Mittwoch, 4. Juni 2014

Addicted! (Translation from "Süchtig")





 Info: So this is basically my english translation from my short story "Süchtig".. In my opinion it's somehow better in german :') Anyway, enjoy! :)



An silent sigh. Silence. A little time went by. Shortly Thinking. I wanted to answer her, but I would give in then. Would express weakness. I am a weak human, surrender myself to the fate. I let it happen. The noise of typing, I certainly stopped hearing it. My concentration was fixed on this little chat. My life. No, not the yping of words and the communication caused the joy, but she did. She was so quiet. 2.168 kilometers separated us. Confused thoughts were knotted in my mind. How I longed for her and hated myself for it, I was so fragile towards her. Only one wrong word was enough from her and it would be more than just painful. The counting of tears, I have stopped it; there is a number of periods. She returned my desire, but at the same moment she distanced herself.
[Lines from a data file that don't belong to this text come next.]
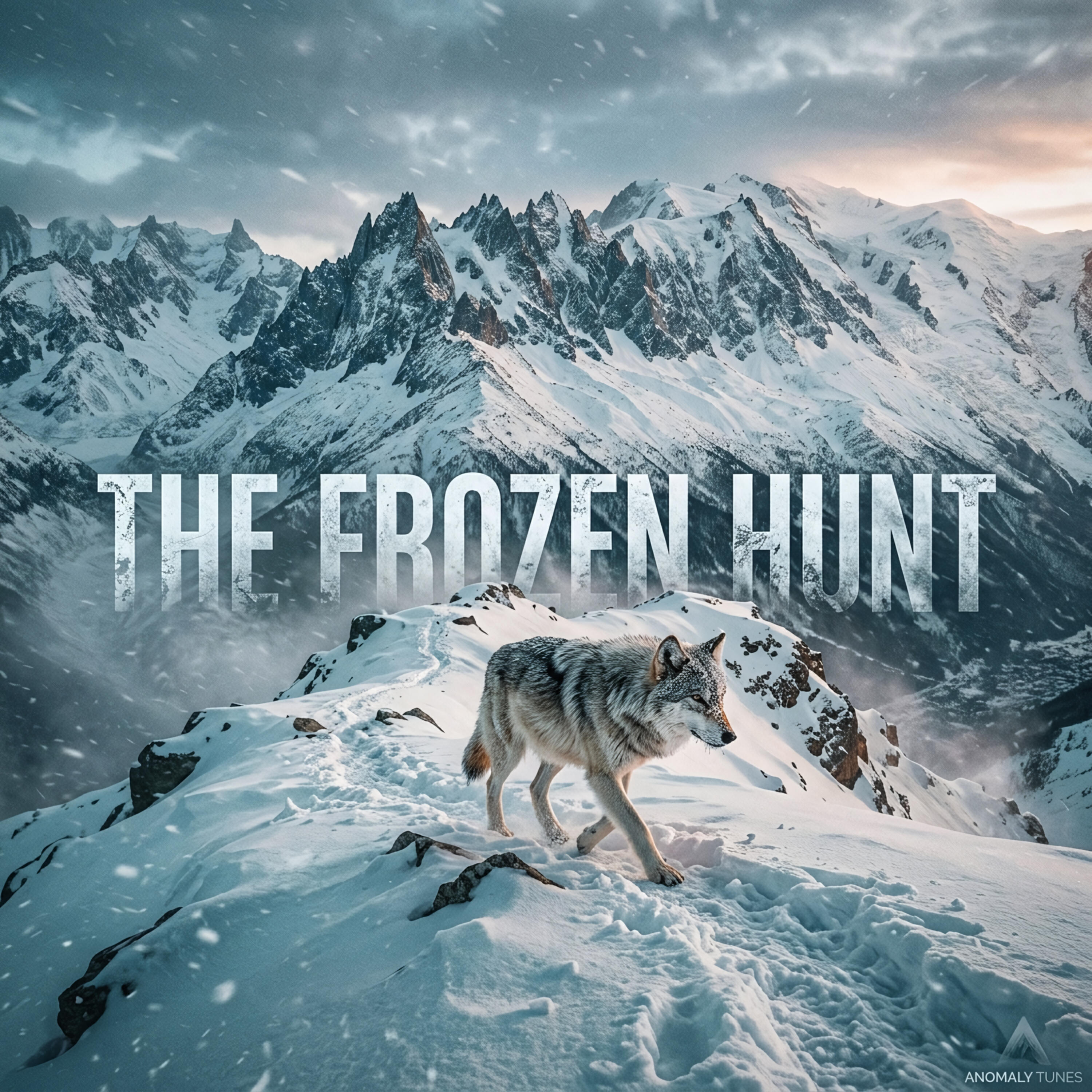 Релиз The Frozen Hunt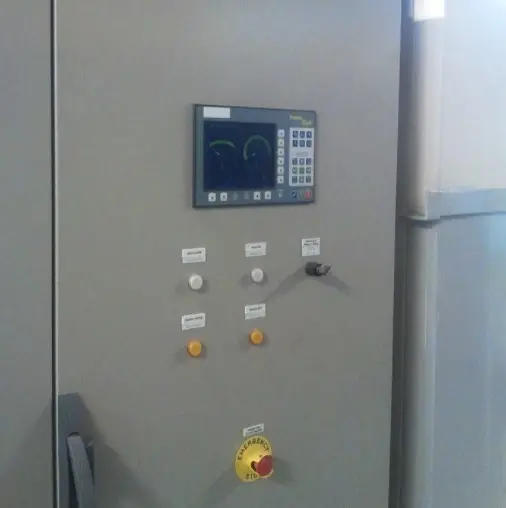 ComAp CHP solution at Leszek Mirkowicz Industrial Park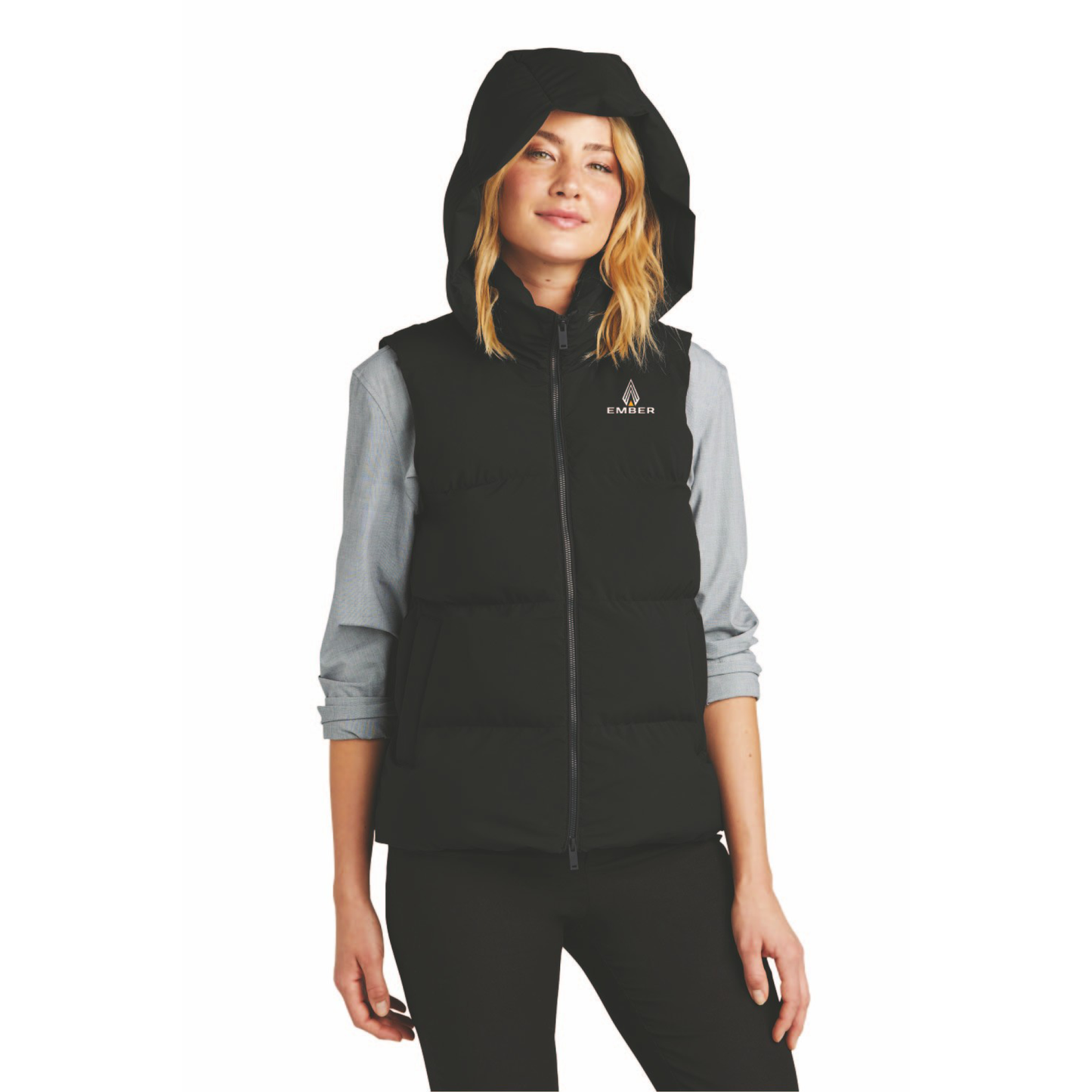 Mercer+Mettle® Women’s Puffy Vest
It was hurting bitterly. The hunger for love got never saturated. The many times that she had left me, but then came back, was always on the latest a painful experience. Tried to drown the pain with music. It never worked, it pulled me deeper in the hole of the unconscious. My need to fill my desire was to check if she was anywhere online and answered. It was sick. I was obsessed with her. At each time she was active and didn’t write me, the pain became more intense. No words. Easily nothing. This unbearable silence. 
 Her opinion changed so quickly. Earlier, she wanted to talk, now I was no longer well enough. A puppet show. I could only watch, but never play. Love is a drug, I'm the junkie. A legal drug. A dangerous drug. A destructive drug. It destroyed me. A dependency on an unlimited time. The desire and attempt to resist were my stones on my way.
Too heavy to carry or move them. The more I tried to move them, the more painful and power-consuming it was. The only thing that moved, were my steps in the other direction with pain and sorrow. I didn’t care about the things she has done to me, I could only imagine her in the white dress and golden ring.
 Days went by until she notified me. I told myself that everything that happened was now forgotten. Not a minute I hesitated to answer her. I felt so high. So incredibly good. Couldn’t get enough of this feeling, but the other day it looked completely different, “Goodbye! ! I’m really sorry. I just don’t feel the same way about you anymore,” she wrote and minutes later, I died on my drug addiction.